- _To be done_
Copy out the announcement of the Santander and KBC Polish bank merger word for word, in full.

[Start Excerpted text]

Madrid/Brussels 28 February 2012

Banco Santander, S.A. (‘Santander') and KBC Bank NV (‘KBC') announced today that they have entered into an investment agreement to combine their Polish banking subsidiaries, Bank Zachodni WBK S.A. (‘Bank Zachodni WBK') and Kredyt Bank S.A. (‘Kredyt Bank').

Bank Zachodni WBK and Kredyt Bank, with the support of their parent companies, Santander and KBC, have also reached an agreement regarding cooperation with respect to the proposed merger.

Emilio Botín, Chairman of Banco Santander, said: "With this transaction, Banco Santander will significantly strengthen its presence in Poland, one of the most dynamic economies in Europe, obtaining the critical mass we seek in our core markets. The transaction also underlines the flexibility and other advantages of Banco Santander's model of stand-alone subsidiaries. From the outset, we  will generate value for the shareholders of Banco Santander as well as those of the merged bank, and will create a more powerful institution for customers and employees in Poland."

[End Excerpted text]
[Start Given data]

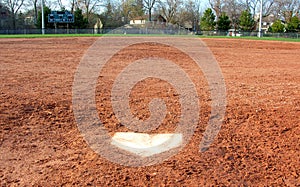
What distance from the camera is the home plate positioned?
149 inches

[End Given data]

- _Task answer_
Madrid/Brussels 28 February 2012

Banco Santander, S.A. (‘Santander') and KBC Bank NV (‘KBC') announced today that they have entered into an investment agreement to combine their Polish banking subsidiaries, Bank Zachodni WBK S.A. (‘Bank Zachodni WBK') and Kredyt Bank S.A. (‘Kredyt Bank').

Bank Zachodni WBK and Kredyt Bank, with the support of their parent companies, Santander and KBC, have also reached an agreement regarding cooperation with respect to the proposed merger.

Emilio Botín, Chairman of Banco Santander, said: "With this transaction, Banco Santander will significantly strengthen its presence in Poland, one of the most dynamic economies in Europe, obtaining the critical mass we seek in our core markets. The transaction also underlines the flexibility and other advantages of Banco Santander's model of stand-alone subsidiaries. From the outset, we  will generate value for the shareholders of Banco Santander as well as those of the merged bank, and will create a more powerful institution for customers and employees in Poland."